To support this life saving education please register for Strides for Strokes 2017! 100% of proceeds will be donated to the Pediatric Stroke OutreACH Education Program. SFS is extremely family friendly, and if you cannot attend the event you can register as a virtual runner and we will ship the T-shirt to you!
REGISTER FOR SFS 2017 HERE
LEARN MORE ABOUT SFS 2017 HERE
The University of California, San Francisco (UCSF) VIPS (Vascular effects of infection in Pediatric Stroke Study) Team and Bellaflies partnered in 2014 to fight pediatric stroke. Since then we have continued to support their pediatric stroke research and we are excited to tell you about their findings.
Our joint goal was to figure out why strokes happen in children like Bella, and how physicians and researchers can prevent them. Bellaflies’ funding helped them figure out that children with a stroke have an increased risk of having a second stroke, especially if they have diseased arteries to the brain. They also discovered with the pediatric stroke research grant that inflammation plays a role in the progression of the arterial disease in children with stroke, and increases the risk of a second stroke.
The second study we funded at UCSF helped them figure out that herpes viruses (the cause of chicken pox and cold sores) are an important trigger for pediatric stroke even if the infection is not presenting with symptoms. The most recent study we funded focused on stroke in the very young. They found that children who are very young are less likely to have a headache at the time of the stroke, but more likely to have seizures. The very young are more likely to have strokes from blood clots in the heart, but can still have diseased arteries to the brain. This research is just the beginning!
This team of Vascular effects of Infection in Pediatric Stroke (VIPS) researchers is made up of data from 355 children who have had a stroke from 37 different hospitals, 5 continents, 9 countries around the globe who are all united in stopping pediatric strokes!
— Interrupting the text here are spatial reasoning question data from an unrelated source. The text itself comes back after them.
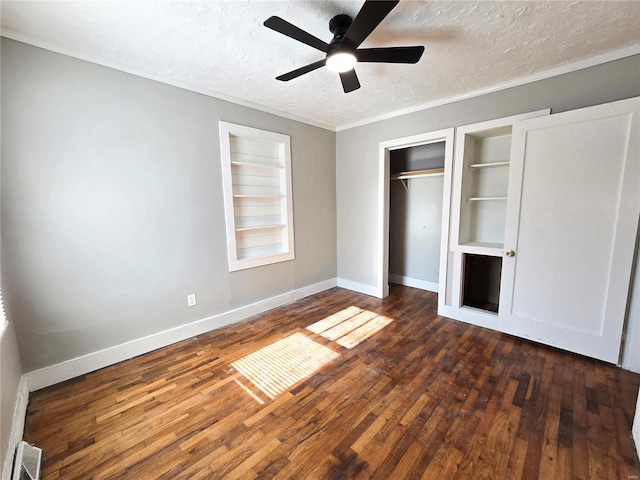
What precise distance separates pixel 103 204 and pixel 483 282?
14.1ft

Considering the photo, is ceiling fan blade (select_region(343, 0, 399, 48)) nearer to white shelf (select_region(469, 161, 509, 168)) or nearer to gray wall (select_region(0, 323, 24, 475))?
white shelf (select_region(469, 161, 509, 168))

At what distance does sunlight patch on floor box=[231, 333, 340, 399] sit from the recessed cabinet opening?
2.08m

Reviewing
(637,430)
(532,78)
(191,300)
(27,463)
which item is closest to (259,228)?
(191,300)

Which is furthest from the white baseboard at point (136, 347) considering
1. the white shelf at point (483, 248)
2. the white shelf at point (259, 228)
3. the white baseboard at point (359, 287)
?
the white shelf at point (483, 248)

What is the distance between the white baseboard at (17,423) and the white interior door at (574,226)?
3692 millimetres

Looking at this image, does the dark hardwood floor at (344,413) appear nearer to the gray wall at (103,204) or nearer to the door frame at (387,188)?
the gray wall at (103,204)

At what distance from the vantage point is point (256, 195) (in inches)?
126

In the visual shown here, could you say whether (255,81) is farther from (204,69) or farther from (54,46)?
(54,46)

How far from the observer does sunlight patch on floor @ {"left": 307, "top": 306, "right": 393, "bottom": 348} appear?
2709 mm

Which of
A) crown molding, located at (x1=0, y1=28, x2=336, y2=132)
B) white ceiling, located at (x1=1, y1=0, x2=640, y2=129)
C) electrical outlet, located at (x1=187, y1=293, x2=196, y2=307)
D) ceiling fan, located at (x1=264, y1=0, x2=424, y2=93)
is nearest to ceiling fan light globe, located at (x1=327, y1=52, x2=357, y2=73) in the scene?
ceiling fan, located at (x1=264, y1=0, x2=424, y2=93)

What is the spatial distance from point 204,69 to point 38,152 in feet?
4.57

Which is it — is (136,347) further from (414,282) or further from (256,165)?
(414,282)

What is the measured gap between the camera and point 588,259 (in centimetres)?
220

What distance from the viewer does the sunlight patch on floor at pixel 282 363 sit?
2.06 meters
We are thrilled to announce that our 2013 donation to Arkansas Children’s Hospital was extremely successful! As a direct result of your support, ACH is now able to detect a whole new genus of viruses, called parechoviruses. We can’t stress how important the impact of this work is. Prior to this grant, this virus was previously undetectable at ACH. Now that they are able to identify this genus of viruses, doctors and researchers will be able to report on the these viruses for the entire state of Arkansas and the surrounding region, contributing to an even greater understanding of these issues at a national level. Dr. Romero, Chief, Pediatric Infectious Diseases and Director, Clinical Trial Research , says he plans to use this data to improve long-term outcomes in children. We could not be more pleased with the direction that he is taking with this exciting new testing!
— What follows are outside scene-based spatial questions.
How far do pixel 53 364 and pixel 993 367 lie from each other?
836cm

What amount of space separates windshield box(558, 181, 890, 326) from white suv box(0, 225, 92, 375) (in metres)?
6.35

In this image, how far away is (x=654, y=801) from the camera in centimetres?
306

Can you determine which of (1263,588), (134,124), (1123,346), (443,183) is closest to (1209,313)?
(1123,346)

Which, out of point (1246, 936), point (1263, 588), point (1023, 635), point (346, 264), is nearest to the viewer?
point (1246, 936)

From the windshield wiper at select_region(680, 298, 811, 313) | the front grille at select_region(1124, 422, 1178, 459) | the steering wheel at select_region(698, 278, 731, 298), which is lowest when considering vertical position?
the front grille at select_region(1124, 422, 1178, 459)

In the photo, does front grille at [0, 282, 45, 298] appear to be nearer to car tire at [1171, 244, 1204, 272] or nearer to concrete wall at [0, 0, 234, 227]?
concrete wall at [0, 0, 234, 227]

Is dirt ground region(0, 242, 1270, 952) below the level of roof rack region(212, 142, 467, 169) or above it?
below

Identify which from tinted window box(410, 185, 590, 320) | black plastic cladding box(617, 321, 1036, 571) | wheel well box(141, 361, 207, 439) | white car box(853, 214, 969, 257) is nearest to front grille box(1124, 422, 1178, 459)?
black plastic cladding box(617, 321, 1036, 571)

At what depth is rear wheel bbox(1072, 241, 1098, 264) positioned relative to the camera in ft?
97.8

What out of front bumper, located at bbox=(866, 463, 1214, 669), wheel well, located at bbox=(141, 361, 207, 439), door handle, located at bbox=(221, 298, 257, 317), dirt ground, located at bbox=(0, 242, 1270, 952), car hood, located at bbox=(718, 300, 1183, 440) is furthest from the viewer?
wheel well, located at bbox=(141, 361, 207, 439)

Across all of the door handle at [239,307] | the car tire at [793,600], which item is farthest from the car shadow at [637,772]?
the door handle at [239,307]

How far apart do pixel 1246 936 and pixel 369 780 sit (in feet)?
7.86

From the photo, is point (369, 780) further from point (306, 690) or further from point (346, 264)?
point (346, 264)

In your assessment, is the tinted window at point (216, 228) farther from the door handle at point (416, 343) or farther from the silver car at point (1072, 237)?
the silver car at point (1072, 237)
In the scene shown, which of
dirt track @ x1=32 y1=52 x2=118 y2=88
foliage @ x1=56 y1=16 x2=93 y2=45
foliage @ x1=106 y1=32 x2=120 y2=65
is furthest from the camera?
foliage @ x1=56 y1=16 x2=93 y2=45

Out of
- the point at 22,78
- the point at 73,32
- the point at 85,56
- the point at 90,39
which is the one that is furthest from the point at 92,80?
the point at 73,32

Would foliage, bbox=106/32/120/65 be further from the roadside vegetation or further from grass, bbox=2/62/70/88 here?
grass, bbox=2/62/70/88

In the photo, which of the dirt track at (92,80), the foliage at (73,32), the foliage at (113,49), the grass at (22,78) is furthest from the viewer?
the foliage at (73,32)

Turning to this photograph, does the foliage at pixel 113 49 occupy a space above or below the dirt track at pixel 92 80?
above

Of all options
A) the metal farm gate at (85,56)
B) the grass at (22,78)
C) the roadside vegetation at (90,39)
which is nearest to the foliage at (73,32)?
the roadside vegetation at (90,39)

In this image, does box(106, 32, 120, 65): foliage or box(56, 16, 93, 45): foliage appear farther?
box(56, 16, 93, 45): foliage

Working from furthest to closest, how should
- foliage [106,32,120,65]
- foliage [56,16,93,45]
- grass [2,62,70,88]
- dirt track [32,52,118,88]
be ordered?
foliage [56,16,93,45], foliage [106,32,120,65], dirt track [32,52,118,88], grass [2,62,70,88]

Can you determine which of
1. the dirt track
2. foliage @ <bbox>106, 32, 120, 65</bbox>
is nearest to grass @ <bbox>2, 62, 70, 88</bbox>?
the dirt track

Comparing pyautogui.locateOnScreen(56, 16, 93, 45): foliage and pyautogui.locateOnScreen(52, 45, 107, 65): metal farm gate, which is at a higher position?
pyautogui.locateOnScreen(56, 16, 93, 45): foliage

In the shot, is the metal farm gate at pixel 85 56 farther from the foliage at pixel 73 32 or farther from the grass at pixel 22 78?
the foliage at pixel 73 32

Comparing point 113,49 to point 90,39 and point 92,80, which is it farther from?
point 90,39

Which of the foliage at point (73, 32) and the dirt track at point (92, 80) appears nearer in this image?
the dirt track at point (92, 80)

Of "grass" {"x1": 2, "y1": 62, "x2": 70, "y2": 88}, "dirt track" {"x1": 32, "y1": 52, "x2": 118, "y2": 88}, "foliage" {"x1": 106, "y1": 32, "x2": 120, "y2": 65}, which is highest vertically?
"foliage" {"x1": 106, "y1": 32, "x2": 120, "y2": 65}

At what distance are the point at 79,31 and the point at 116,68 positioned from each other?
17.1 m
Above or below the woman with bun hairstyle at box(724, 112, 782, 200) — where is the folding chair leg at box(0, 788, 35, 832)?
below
Here is a little bit about what a parechovirus or human parechovirus (HPeV) is. HPeV is divided into 2 species, A and B, and A consists of 16 different types. HPeV infections are a frequent cause of infection in childhood. The clinical presentation is diverse, and varies from mild gastrointestinal infections to more severe diseases like meningitis and sepsis leading to mortality.
Cerebrospinal fluid, blood and feces have the highest sensitivity for detecting HPeV. After a primary HPeV infection, there is still a possibility of viral shedding in the feces and respiratory system for several weeks. Although, HPeV is a frequent cause of serious infection in children, there are limited tools available to fight these viruses. There is no treatment for HPeV infections, and little is known about the long-term prognosis of HPeV infections. (Information is from the National Institutes of Health)
If you have supported The Bellaflies Foundation this victory is yours! Your dedication to Making a Positive is improving and saving lives, and that is what Bella’s foundation is all about!